Mendoza is not a region that stands out and attracts tourists only because of its gastronomy. Surely the landscape, with valleys and mountains, is its main attraction. However, all visitors return pipones and satisfied for having eaten more than good. And one of those classic dishes that try their own and others is the goat on the flame.
Although our province does not stand out for the livestock industry, goat production is growing in some areas. More precisely to the north and south of Mendoza. Lavalle and Malargüe serve the best flames you can try. For this reason, lavallins and malargüines constantly compete for who prepares it best. Because surely the skewer or the cross to make meals in the flame you have seen them holding a rib or a void, but you never saw a little boy hanging there.

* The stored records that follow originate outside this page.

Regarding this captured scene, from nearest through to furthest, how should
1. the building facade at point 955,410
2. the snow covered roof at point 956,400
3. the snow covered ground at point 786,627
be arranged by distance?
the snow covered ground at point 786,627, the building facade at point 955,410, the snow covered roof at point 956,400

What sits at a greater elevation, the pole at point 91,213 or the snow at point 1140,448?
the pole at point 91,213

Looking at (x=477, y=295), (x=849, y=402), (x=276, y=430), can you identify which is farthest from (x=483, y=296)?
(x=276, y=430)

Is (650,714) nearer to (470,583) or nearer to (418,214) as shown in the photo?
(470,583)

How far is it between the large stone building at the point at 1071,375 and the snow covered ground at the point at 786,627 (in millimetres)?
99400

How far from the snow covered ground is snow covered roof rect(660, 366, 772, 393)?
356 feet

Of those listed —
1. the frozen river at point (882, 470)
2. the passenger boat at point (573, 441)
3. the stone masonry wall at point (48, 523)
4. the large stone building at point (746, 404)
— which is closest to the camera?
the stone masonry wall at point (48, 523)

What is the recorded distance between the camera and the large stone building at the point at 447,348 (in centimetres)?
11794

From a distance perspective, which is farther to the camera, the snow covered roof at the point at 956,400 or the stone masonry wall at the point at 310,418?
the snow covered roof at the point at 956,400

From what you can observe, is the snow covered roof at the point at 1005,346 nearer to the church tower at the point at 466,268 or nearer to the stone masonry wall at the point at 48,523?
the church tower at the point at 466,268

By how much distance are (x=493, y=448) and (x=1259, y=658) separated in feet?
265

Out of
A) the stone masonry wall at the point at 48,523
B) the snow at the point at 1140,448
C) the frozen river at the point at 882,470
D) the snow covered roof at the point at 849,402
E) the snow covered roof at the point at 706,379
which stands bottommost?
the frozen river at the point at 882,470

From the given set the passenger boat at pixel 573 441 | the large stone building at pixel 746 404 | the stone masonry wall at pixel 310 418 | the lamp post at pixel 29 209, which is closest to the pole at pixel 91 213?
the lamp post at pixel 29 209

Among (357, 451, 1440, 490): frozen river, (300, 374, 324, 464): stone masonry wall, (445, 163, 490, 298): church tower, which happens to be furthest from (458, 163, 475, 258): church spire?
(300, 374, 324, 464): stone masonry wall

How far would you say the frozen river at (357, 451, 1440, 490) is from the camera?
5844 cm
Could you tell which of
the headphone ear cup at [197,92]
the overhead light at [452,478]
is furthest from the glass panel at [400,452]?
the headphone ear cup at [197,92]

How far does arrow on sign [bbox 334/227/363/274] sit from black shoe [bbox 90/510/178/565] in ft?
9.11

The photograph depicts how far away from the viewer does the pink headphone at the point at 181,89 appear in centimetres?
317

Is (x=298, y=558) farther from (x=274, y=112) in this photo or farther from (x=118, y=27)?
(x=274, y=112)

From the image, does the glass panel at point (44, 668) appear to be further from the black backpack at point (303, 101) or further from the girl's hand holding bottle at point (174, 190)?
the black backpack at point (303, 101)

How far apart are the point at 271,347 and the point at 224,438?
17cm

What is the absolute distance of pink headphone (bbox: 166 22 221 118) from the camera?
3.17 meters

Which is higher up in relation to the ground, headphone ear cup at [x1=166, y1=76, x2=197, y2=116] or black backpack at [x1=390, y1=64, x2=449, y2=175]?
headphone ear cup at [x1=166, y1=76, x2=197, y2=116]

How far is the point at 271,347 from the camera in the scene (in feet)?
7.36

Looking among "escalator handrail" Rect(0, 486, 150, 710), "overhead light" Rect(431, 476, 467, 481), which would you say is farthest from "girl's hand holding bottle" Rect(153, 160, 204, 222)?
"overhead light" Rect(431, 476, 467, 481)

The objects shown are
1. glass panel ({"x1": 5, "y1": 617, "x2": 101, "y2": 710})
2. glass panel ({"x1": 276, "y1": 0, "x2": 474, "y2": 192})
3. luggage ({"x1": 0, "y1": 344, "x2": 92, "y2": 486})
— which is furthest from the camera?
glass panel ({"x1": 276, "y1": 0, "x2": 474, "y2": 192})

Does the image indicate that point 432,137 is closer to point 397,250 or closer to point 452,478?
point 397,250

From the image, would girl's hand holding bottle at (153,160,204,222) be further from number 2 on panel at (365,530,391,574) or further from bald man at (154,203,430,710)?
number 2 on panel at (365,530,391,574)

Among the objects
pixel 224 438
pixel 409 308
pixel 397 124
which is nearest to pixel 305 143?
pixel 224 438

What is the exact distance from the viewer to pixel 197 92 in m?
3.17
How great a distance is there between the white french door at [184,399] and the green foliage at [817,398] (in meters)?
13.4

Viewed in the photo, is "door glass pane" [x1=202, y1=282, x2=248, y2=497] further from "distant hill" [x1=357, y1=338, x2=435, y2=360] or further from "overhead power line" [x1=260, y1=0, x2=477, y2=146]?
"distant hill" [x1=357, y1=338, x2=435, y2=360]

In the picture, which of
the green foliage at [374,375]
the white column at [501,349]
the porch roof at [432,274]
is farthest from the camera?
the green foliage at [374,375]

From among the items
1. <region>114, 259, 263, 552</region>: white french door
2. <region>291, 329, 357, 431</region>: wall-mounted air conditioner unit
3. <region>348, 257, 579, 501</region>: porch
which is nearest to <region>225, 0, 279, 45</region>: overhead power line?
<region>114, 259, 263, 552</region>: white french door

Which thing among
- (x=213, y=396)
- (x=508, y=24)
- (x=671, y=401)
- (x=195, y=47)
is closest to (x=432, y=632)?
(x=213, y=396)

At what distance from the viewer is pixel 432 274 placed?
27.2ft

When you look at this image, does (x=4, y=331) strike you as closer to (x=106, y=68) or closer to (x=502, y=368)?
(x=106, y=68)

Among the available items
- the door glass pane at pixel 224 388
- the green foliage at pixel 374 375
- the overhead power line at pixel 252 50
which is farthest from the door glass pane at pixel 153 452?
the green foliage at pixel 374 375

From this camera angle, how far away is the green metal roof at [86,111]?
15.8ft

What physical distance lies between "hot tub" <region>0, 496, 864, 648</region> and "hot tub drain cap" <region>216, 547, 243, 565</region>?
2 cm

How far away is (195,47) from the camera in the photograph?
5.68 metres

In Lavalle there are classic restaurants, such as the Don Diaz Post, where you're going to burst from so much eating goat. It is that for a lump sum, a free goat is offered to everyone. While in Malargüe, in addition to having restaurants that offer it, they have the National Goat Festival, which brings together thousands of visitors every year who go in search of a piece of one of the most thousand flame goats that are cooked there. But that's not all, they also offer the classic “chivipan”, who surely imagine what it is.
Delicious, some diner will say. But more critically speaking, we must say that it is a flesh very soft and quite lean. This is explained because the goat of Lavalle, if is well farmed, eats balanced food and has little activity. As that the Malargüe goat eats mountain pastures and this also makes it healthy and nourishing of your meat. According to studies, it is naturally dietary and hypocaloric already which has a low content of saturated fats. The little one is a product of summer season: they are born in October and are bred in poultry with milk from goat. It is an animal of between 2 and 4 months weighing between 5 and 8 kilos. It is available from December to March.
The ingredients are quite obvious: goat and salt. Thereafter, each will be able to add seasonings such as garlic, rosemary, etc.
The fire is armed, with a high and strong flame, the skewer, the cross, the stake or whatever they want to call it, and the goat is strung with the side of the bone (the open side) pointing to the fire. Leave it for about 2 hours and then turn it over and cook it for another hour. It's key not to rush it, to be patient. That is why it is recommended to start early and accompanied by a good red wine ( mendocine). In addition, it is important to use firewood (not coal) that is thin or medium, but not thick, as it will never produce the flame we need. Also, if possible, the ritual is complete if we do it on the floor itself, and not on the barbecue. Cheers!